Recorded data:
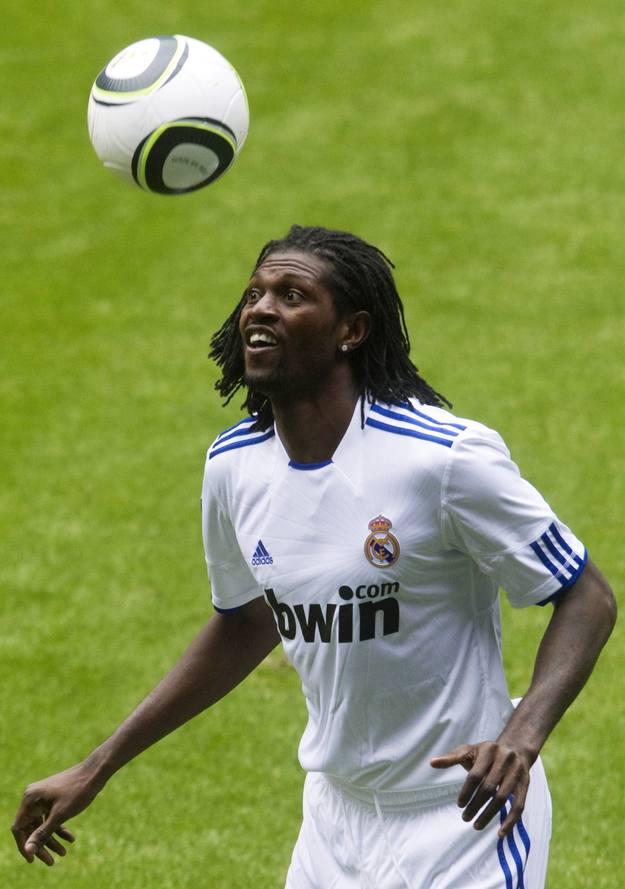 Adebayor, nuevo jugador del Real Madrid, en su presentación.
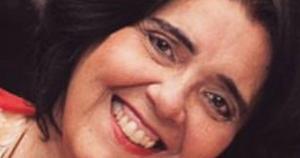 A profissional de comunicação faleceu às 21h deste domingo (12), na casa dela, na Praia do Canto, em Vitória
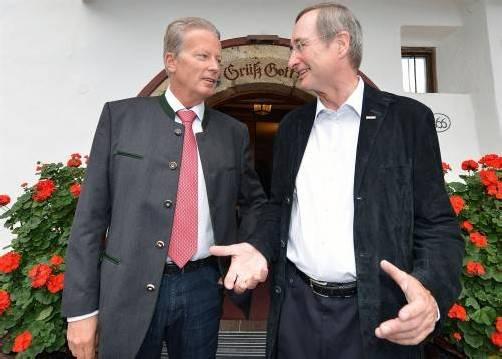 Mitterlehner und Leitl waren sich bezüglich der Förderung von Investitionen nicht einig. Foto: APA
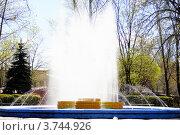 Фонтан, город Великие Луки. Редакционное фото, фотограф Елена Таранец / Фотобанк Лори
* * *
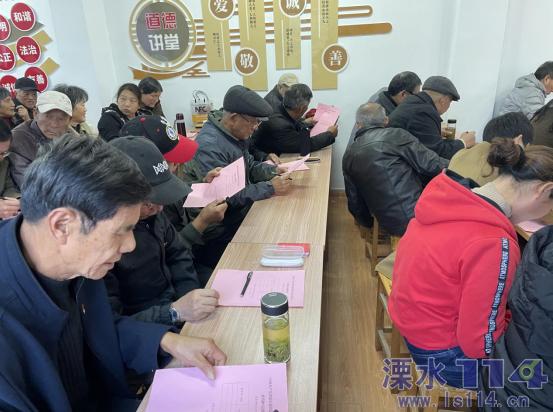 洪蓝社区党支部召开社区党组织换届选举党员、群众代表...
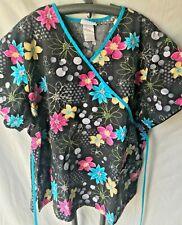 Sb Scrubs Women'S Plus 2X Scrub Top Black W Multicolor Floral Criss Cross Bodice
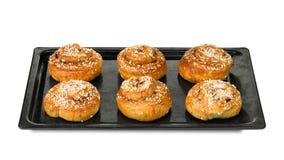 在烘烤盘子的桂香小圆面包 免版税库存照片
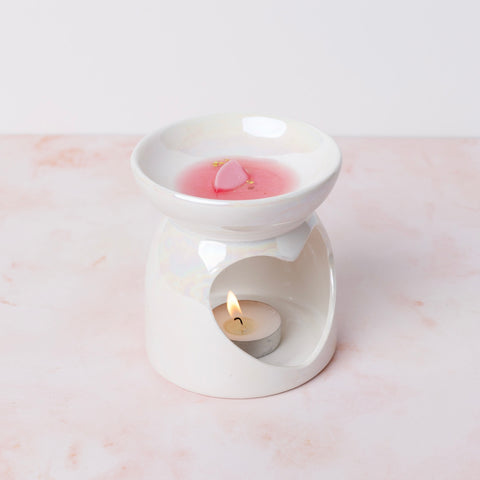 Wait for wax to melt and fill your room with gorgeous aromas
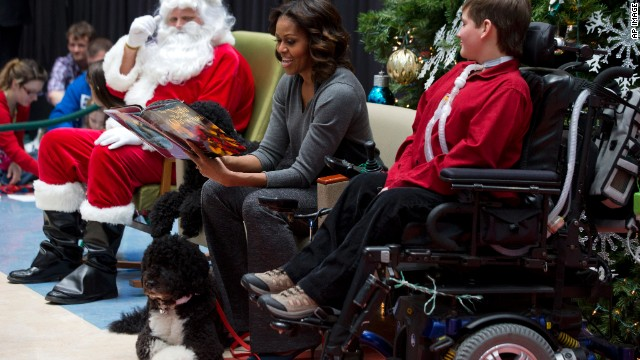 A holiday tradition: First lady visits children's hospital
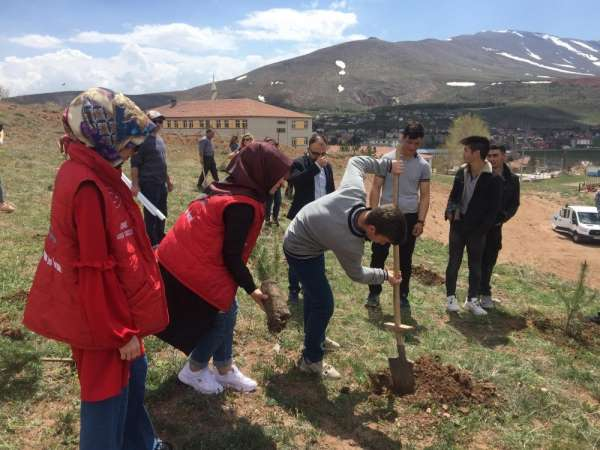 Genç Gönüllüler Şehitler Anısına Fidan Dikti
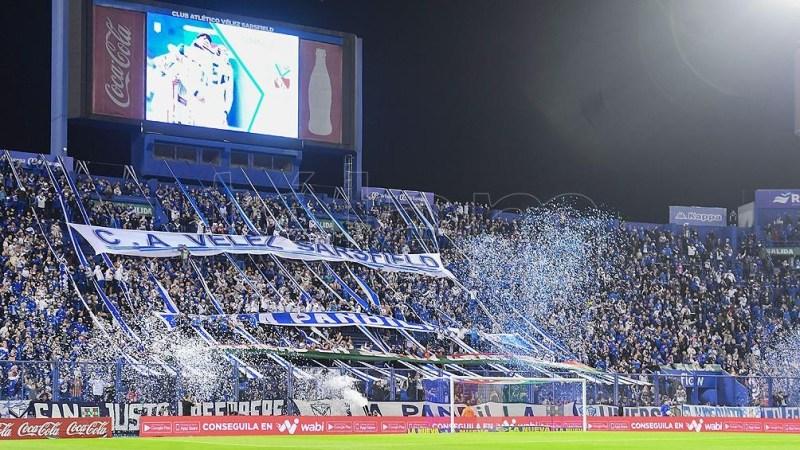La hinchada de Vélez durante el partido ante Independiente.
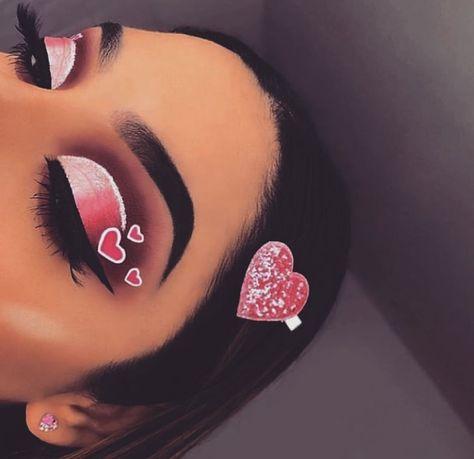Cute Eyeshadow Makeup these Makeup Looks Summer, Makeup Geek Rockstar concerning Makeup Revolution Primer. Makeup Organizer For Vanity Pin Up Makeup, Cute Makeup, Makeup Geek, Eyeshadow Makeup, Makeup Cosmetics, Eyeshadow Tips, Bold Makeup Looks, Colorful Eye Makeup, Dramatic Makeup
==
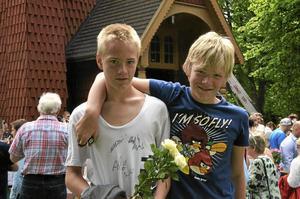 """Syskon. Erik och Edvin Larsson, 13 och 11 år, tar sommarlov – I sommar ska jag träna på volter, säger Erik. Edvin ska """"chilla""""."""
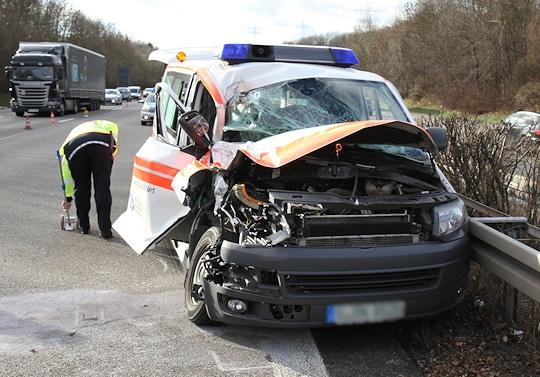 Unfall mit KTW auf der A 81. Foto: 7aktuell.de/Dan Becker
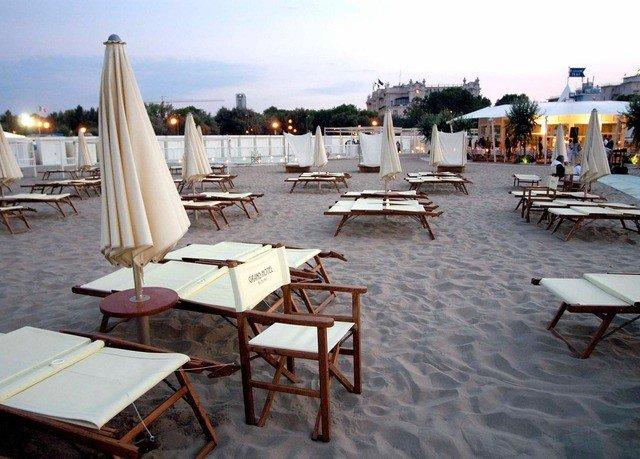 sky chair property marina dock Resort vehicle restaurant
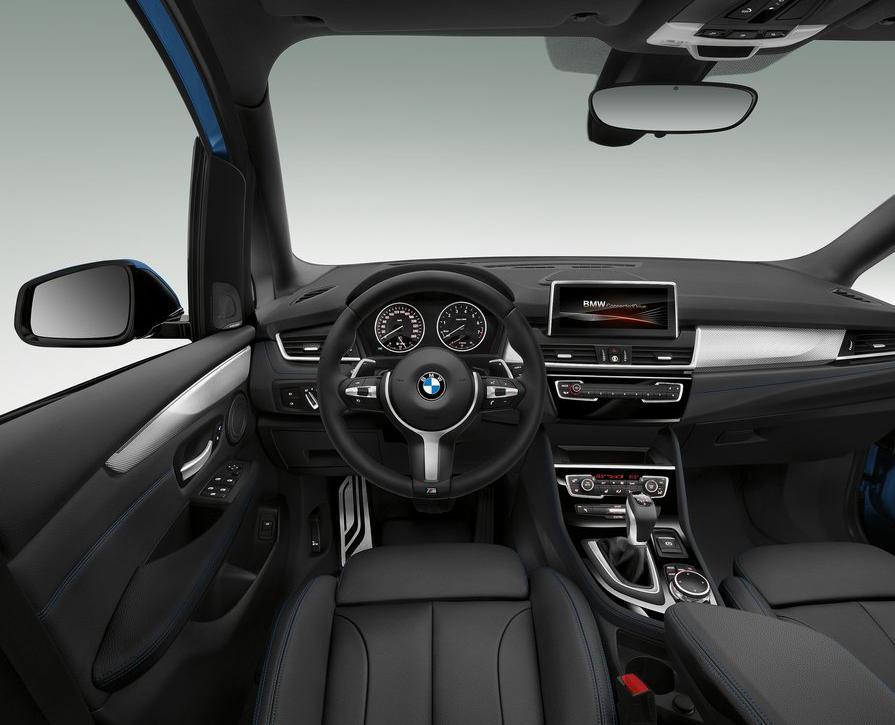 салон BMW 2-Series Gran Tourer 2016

What the task requires:
For this exercise, transcribe exactly the part of the records above that opens with the line containing "在烘烤盘子的桂香小圆面包 免版税库存照片" and closes with the one containing "Cute Eyeshadow Makeup". Pictures are not part of the copy.

Solution:
 在烘烤盘子的桂香小圆面包 免版税库存照片
 Wait for wax to melt and fill your room with gorgeous aromas
 A holiday tradition: First lady visits children's hospital
 Genç Gönüllüler Şehitler Anısına Fidan Dikti
La hinchada de Vélez durante el partido ante Independiente.
Cute Eyeshadow Makeup these Makeup Looks Summer, Makeup Geek Rockstar concerning Makeup Revolution Primer. Makeup Organizer For Vanity Pin Up Makeup, Cute Makeup, Makeup Geek, Eyeshadow Makeup, Makeup Cosmetics, Eyeshadow Tips, Bold Makeup Looks, Colorful Eye Makeup, Dramatic Makeup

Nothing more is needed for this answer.